MCP is better when the capability needs to run often, run unattended, or be shared across clients. It gives the LLM a smaller and more structured interface:
tool_name(arguments) -> structured result
For an app, this matters as opex and reliability. A frequently used skill can become ongoing token cost. A frequently used MCP tool becomes a stable service boundary.
MCP also changes who can call the capability. A skill usually assumes an LLM CLI session: the LLM reads the skill, follows the procedure, and calls commands. MCP exposes a tool boundary that can be called by an LLM client, another agent, or an ordinary app. Once a capability is MCP, it no longer exists only inside an interactive LLM session.
This is the key step that allows the interactive CLI to disappear from the final product. The app does not need to run Claude Code or Codex as its user interface. It can make its own LLM call, expose the same MCP tools, validate the structured tool results, and return a response through its own UI, chat channel, or scheduler.
But replacing the CLI means the app must own the harness that the CLI used to provide implicitly:
- tool-call loop
- context injection
- permissions and approval flow
- structured output validation
- transcript and tool tracing
- error handling and retry policy
- sandbox or access boundaries
So the final app is not just a raw LLM API call. It is a small LLM runtime around MCP tools.
Structured Output Still Matters
Even after work is moved into MCP tools, some LLM calls remain. Those calls should use structured output whenever possible.
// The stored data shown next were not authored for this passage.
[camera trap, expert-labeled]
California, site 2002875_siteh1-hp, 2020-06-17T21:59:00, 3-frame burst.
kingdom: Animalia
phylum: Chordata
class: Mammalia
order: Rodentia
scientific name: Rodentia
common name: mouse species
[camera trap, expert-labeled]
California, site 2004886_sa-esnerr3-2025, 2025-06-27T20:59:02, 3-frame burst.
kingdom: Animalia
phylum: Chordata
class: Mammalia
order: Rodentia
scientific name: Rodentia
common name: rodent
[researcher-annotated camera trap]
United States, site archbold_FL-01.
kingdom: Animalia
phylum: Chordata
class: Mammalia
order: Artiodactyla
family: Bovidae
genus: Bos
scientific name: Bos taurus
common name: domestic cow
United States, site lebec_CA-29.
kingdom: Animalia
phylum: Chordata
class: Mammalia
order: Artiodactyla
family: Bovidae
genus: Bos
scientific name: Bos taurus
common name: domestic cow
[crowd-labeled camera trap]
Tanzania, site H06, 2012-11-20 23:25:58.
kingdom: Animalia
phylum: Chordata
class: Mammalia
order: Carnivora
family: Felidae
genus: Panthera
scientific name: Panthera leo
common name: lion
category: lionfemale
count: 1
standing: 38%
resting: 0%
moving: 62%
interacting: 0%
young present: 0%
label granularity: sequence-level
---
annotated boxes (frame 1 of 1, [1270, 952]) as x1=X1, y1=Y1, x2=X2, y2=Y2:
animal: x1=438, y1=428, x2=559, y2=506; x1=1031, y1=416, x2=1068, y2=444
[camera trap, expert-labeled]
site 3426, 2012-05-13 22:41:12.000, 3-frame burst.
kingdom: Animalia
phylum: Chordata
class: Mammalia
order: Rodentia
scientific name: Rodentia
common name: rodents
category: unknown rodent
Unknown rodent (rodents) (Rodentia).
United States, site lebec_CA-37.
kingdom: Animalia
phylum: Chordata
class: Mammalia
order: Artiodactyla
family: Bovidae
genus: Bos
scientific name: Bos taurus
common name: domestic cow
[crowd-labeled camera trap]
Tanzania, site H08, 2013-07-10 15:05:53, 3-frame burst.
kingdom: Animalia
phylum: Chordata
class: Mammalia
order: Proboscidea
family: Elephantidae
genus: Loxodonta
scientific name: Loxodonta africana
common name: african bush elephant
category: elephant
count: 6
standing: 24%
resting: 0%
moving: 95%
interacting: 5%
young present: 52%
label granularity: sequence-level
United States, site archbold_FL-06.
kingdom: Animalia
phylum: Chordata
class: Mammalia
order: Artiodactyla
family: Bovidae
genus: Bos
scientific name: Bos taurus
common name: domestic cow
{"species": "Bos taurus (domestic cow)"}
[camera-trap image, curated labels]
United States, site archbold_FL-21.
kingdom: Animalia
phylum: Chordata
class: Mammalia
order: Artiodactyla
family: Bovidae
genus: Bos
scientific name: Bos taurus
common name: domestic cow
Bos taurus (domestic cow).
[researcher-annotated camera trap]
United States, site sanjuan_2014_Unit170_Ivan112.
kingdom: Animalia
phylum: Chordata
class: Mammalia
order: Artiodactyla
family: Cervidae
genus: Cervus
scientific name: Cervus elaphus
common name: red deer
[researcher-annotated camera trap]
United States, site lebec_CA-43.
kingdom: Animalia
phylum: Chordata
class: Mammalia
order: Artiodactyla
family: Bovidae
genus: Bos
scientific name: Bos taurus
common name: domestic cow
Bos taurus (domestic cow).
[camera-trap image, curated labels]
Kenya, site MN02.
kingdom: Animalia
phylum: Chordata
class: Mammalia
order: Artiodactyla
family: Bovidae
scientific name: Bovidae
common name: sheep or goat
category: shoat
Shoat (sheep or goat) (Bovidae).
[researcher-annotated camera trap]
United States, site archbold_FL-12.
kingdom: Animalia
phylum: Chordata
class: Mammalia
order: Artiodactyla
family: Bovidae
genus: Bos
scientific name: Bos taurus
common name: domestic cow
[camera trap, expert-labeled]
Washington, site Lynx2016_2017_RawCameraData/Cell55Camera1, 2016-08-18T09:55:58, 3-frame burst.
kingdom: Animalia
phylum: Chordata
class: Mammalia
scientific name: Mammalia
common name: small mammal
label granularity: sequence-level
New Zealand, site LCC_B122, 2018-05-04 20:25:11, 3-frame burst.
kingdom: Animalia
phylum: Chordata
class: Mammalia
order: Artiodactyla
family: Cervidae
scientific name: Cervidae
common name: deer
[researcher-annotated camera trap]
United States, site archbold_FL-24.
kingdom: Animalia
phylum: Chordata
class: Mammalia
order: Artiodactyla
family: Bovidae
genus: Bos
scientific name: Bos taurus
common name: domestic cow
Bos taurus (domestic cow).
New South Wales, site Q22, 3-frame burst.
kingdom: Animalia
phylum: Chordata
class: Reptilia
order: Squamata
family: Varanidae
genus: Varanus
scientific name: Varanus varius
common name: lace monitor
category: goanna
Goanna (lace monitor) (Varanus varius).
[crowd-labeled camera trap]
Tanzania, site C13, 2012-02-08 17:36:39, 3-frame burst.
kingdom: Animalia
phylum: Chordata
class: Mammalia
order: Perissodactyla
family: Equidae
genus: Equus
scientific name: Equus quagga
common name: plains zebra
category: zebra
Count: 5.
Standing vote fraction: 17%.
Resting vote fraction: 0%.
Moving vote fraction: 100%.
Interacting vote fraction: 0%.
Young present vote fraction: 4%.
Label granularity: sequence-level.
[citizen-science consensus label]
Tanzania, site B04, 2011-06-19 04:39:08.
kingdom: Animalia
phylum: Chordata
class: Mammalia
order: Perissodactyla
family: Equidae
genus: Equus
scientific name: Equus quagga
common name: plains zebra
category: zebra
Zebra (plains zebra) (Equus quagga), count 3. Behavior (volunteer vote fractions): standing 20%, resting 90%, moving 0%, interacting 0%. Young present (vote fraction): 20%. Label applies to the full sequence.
Pydantic-style schemas, typed results, validation, and explicit failure states are part of the harness.
The same principle applies at every layer:
- reduce ambiguous free text
- define typed inputs and outputs
- validate results
- make failure visible
- keep the LLM’s degrees of freedom where they are useful
Observability is also part of the harness. The app should record enough information to improve the system later: tool traces, validation failures, retries, cost, latency, user corrections, and cases where the LLM needed human help.
Source Ideas
This framing connects three ideas from the harness engineering discussion:
- Tejas Kumar: reliability can improve without changing the prompt when verification and deterministic handlers are added around the model
- Shingo Irie: useful personal agents separate what should be done by LLMs from what should be done by programs
- Newbee/Nishimi: understanding cannot be outsourced, which is why the initial exploration stage is not waste
Essay Thesis
LLM CLI is the new REPL for agentic applications. We first explore the task interactively, then export repeated and fragile behavior into skills, promote stable capabilities into MCP tools, and finally replace the interactive CLI with a small app runtime that calls an LLM over those reliable tools.
The deeper change is that application development is no longer only about writing control flow directly. It is about discovering, shaping, and hardening the harness that lets an LLM operate safely over useful capabilities. The best path is progressive export: start with the LLM, keep what benefits from ambiguity, and move the rest outward only when the pressure is real. The next step, I think, is to build a mechanism that lets the LLM implement skills automatically when they are needed (to be researched).